## WHAT TO DO
Swap every occurrence of "potted plant" in the material for "plant pot" and reproduce the material otherwise unchanged. Omit the pictures from the output.

(Stored data entries)
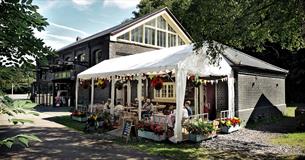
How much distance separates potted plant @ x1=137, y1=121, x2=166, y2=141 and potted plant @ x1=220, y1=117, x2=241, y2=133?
3254 mm

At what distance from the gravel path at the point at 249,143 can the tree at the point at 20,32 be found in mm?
8711

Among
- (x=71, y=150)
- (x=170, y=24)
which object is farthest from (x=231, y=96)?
(x=170, y=24)

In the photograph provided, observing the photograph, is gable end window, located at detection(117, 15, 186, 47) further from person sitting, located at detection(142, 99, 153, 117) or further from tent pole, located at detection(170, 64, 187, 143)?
tent pole, located at detection(170, 64, 187, 143)

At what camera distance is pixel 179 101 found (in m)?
10.9

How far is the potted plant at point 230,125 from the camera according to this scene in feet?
43.1

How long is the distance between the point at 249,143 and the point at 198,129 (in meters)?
2.09

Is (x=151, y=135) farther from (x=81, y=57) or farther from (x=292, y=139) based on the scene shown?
(x=81, y=57)

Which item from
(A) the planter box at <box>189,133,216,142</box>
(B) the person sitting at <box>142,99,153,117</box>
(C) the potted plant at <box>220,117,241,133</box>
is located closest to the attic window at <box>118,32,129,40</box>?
(B) the person sitting at <box>142,99,153,117</box>

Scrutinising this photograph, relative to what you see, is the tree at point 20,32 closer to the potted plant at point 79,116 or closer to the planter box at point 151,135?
the planter box at point 151,135

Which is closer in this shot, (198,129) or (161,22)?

## SOLUTION BELOW
How much distance separates plant pot @ x1=137, y1=121, x2=166, y2=141 and plant pot @ x1=220, y1=117, x2=241, y2=133?
3254 mm

At what distance from the gravel path at the point at 249,143 can the tree at the point at 20,32 be found in mm?
8711

Among
- (x=71, y=150)
- (x=170, y=24)
which object is farthest from (x=231, y=96)?
(x=170, y=24)

In the photograph provided, observing the photograph, is gable end window, located at detection(117, 15, 186, 47) further from person sitting, located at detection(142, 99, 153, 117) or further from tent pole, located at detection(170, 64, 187, 143)?
tent pole, located at detection(170, 64, 187, 143)

At what camera distance is pixel 179 101 found (in m)?
10.9

How far is the plant pot at point 230,125 from the camera according to this scene in feet?
43.1

How long is the distance between the point at 249,143 and the point at 198,129 (in meters)?
2.09

Is (x=151, y=135) farther from (x=81, y=57) or farther from (x=292, y=139) based on the scene shown?
(x=81, y=57)

Which item from
(A) the planter box at <box>189,133,216,142</box>
(B) the person sitting at <box>142,99,153,117</box>
(C) the plant pot at <box>220,117,241,133</box>
is located closest to the attic window at <box>118,32,129,40</box>?
(B) the person sitting at <box>142,99,153,117</box>

Scrutinising this photograph, relative to what you see, is the tree at point 20,32 closer to the plant pot at point 79,116 or closer to the planter box at point 151,135?
the planter box at point 151,135

Which is closer in this shot, (198,129) or (161,22)?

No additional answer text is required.